Larry has used this remission to do astounding work in cluster headache research, advancing understanding of the psychological implications and true severity of the pain like no one before him.

Quantifying the Pain and Suicidality of Cluster Headache

With the help of Clusterbusters, which Larry credits for changing his life, and his graduate assistant, Stuart Pearson, Larry embarked on the largest and first-ever study on cluster headache pain. They constructed a survey to quantify the subjective experience of a cluster headache attack; more than 3,000 people in nearly 70 countries completed it.

“If you ask two people on the visual analog scale of 1 to 10, ‘How bad does that broken arm hurt?’ Someone might say three, and someone might say eight with the same injury,” Larry explains. “But if you ask someone who’s had a broken arm and passed a kidney stone, they’re able to rate them relative to each other. That was what we were able to do that no one had done before… They [the data] show that far and away cluster headache is more painful than what has been described as some of the most painful conditions humans experience, like kidney stones, pancreatitis, childbirth, [and a] gunshot wound.”

Their findings on the condition (Cluster Headache Questionnaire) have been published in Headache, MDEdge® Neurology, and will be in a forthcoming article in Cephalalgia. Larry’s work is crucial in many ways, most notably because the sheer lack of education medical professionals (even specialists) receive on cluster headache is negligent. Many patients are misdiagnosed for years or labeled drug-seekers when they simply need treatments that work — like high-flow oxygen.

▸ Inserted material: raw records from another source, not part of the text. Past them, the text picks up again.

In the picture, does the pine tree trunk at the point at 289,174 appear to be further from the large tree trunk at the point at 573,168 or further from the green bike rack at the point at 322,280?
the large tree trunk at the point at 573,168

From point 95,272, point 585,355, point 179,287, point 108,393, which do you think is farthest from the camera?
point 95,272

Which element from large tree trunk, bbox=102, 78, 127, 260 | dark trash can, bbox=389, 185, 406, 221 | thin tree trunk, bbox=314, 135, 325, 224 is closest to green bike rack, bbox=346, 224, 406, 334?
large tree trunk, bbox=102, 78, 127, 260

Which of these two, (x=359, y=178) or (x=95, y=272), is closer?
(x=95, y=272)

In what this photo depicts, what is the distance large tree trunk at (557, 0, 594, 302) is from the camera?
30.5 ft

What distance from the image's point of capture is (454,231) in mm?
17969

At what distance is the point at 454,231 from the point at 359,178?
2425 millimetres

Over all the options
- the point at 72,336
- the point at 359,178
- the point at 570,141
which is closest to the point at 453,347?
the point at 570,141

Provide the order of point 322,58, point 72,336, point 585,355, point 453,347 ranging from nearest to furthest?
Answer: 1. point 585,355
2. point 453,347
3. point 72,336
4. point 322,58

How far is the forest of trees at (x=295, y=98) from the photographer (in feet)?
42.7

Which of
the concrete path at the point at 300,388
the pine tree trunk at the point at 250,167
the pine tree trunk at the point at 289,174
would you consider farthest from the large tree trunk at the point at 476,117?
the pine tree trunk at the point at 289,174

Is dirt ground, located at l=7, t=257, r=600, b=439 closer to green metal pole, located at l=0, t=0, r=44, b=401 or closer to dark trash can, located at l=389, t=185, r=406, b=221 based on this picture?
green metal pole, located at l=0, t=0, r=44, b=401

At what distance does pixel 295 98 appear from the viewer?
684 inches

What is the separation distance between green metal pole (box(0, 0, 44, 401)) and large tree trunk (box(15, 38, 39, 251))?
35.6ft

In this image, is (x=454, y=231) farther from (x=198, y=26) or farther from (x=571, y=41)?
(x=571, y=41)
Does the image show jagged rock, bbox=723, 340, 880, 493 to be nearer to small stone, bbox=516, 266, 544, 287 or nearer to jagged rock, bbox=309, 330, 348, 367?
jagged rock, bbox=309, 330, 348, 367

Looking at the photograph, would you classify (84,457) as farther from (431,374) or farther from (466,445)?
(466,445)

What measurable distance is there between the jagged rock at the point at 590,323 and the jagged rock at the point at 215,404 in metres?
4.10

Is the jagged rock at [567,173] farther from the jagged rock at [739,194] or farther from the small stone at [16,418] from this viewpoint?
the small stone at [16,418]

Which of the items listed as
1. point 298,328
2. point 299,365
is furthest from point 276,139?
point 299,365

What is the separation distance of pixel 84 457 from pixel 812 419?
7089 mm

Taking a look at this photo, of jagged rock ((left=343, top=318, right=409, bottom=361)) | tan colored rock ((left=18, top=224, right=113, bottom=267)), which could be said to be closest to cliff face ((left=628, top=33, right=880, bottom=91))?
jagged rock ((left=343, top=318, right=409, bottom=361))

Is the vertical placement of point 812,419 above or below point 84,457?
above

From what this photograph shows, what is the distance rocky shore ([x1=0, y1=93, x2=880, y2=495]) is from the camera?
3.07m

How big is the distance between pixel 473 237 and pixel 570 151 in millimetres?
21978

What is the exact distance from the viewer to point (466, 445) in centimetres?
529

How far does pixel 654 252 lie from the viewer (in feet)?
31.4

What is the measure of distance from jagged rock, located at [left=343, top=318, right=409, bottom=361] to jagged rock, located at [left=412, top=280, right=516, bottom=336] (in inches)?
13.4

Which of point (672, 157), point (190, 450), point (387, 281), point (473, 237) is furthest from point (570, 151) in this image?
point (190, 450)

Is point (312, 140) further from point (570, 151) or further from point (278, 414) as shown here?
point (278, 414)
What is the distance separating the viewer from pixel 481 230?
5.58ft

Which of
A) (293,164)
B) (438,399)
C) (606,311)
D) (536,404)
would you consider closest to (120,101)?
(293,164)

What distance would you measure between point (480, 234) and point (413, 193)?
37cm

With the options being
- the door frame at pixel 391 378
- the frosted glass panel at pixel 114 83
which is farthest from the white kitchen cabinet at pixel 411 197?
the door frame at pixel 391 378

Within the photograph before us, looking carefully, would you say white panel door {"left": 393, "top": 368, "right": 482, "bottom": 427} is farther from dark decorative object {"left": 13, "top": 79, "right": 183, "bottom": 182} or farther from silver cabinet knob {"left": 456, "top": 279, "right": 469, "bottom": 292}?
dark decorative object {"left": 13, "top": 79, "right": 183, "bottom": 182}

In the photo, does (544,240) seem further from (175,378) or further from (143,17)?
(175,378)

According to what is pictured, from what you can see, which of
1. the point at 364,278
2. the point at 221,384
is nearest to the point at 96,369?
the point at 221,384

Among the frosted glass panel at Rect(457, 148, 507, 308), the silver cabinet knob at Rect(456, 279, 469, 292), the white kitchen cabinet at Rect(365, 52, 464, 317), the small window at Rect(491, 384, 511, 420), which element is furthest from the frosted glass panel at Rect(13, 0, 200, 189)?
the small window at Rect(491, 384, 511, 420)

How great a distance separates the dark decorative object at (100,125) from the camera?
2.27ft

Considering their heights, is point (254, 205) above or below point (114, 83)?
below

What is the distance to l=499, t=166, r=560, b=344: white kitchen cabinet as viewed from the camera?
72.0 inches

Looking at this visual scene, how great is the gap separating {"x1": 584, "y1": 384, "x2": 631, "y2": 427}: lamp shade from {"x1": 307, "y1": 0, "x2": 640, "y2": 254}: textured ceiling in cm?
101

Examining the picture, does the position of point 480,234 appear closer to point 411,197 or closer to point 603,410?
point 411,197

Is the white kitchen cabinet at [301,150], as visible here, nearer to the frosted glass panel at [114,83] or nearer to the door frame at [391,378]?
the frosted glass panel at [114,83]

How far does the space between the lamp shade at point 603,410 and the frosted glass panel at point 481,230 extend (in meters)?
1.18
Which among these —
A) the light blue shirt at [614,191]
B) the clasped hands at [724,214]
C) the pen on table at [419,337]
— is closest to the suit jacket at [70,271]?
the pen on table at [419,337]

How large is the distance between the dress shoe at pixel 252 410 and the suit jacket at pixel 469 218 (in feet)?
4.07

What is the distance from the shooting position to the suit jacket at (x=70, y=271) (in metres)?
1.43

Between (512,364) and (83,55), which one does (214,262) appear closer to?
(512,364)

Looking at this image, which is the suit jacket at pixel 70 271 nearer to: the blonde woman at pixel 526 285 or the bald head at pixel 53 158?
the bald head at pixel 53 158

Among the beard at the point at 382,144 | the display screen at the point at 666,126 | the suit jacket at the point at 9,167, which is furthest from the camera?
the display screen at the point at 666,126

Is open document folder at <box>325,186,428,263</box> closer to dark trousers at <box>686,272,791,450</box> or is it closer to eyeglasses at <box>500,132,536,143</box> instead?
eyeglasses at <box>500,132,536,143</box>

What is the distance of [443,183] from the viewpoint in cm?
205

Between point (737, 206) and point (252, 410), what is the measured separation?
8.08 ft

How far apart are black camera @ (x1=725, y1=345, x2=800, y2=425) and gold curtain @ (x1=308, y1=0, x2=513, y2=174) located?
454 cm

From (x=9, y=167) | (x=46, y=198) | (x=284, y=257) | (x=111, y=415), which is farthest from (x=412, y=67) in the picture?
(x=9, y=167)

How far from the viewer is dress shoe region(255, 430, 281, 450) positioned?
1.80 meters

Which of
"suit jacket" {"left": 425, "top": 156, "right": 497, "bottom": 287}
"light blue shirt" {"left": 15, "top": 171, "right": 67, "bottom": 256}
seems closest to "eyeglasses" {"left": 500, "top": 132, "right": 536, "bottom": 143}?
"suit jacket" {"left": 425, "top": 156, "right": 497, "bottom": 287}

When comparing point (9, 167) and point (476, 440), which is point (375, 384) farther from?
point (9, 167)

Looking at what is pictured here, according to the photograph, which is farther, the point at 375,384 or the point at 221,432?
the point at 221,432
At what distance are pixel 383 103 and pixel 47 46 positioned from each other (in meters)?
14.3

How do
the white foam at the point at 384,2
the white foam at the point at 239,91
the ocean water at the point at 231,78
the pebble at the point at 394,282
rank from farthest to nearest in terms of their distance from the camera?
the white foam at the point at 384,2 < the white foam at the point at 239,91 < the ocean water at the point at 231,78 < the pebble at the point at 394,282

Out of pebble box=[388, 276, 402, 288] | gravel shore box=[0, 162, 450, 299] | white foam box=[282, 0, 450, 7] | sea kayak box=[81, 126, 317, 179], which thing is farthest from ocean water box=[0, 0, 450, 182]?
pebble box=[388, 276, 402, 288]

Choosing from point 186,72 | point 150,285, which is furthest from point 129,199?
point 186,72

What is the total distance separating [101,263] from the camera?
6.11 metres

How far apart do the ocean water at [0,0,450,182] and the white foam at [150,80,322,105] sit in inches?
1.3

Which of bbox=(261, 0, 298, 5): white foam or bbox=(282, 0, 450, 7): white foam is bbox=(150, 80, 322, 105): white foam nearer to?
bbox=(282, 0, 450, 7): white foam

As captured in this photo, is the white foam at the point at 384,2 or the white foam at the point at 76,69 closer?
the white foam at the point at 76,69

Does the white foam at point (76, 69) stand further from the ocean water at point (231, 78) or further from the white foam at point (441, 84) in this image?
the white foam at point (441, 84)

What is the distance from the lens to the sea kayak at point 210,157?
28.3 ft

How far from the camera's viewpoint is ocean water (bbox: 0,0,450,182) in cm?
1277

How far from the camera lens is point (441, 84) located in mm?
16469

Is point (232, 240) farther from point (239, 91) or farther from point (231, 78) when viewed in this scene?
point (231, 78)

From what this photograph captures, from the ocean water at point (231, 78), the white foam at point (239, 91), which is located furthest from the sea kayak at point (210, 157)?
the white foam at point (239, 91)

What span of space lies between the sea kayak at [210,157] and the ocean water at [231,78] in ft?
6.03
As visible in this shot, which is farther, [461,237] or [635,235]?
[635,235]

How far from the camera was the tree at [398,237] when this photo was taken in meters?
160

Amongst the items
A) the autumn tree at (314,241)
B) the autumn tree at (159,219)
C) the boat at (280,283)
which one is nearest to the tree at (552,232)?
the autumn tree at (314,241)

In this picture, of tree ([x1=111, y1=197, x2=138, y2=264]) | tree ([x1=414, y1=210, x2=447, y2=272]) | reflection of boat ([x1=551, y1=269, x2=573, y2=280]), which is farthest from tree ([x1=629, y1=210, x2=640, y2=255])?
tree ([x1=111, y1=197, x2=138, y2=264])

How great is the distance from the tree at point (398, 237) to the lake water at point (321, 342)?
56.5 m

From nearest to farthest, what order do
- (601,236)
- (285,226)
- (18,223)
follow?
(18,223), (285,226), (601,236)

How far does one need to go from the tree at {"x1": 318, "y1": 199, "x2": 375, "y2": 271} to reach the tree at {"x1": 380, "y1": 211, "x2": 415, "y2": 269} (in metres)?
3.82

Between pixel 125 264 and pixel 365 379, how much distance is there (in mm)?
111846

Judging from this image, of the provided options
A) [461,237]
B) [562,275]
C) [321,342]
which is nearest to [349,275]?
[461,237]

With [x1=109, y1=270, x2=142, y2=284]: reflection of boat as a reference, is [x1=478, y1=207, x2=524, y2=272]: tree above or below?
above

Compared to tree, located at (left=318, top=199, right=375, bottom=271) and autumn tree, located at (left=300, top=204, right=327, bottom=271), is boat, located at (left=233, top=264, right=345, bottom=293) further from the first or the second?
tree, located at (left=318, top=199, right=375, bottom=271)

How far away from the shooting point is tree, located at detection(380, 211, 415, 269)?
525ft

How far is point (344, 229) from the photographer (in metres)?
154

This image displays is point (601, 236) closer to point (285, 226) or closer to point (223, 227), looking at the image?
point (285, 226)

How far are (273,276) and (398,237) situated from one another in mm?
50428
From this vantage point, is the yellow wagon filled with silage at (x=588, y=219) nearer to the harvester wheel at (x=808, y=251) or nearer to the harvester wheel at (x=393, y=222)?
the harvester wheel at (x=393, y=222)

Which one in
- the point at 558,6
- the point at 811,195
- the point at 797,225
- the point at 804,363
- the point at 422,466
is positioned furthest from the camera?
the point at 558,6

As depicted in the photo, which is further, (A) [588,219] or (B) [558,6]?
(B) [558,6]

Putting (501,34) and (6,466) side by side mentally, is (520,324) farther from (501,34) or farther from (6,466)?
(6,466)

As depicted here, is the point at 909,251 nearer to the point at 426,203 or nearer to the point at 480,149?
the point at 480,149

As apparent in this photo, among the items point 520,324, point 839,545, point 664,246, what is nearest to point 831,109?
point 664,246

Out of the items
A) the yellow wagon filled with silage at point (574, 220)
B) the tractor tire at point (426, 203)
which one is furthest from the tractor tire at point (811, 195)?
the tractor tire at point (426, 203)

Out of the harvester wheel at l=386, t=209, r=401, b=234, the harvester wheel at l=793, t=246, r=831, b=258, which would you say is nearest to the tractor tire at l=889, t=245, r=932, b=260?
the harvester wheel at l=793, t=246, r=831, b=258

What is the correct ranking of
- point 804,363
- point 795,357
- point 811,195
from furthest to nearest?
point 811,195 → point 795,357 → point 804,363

“[My doctor] reported to me that he was on call and got a call from the ER that one of his cluster headache patients was med-seeking,” Larry says. “They put him on IV morphine, and he said the patient said it wasn’t helping at all. And so, they called him to say that he was med-seeking, and he said, ‘Put him on high-flow oxygen immediately.’”

It’s an uphill battle from diagnosis to treatment and support for almost every cluster headache patient. Larry’s advice is never to give up and keep trying all of the options out there as each person is unique in how they respond to treatment. He recommends finding the best neurologist in your area and Clusterbusters for resources and support from others just like you.

“It’s been my experience that nothing works for everyone, but something works for nearly everyone,” says Larry.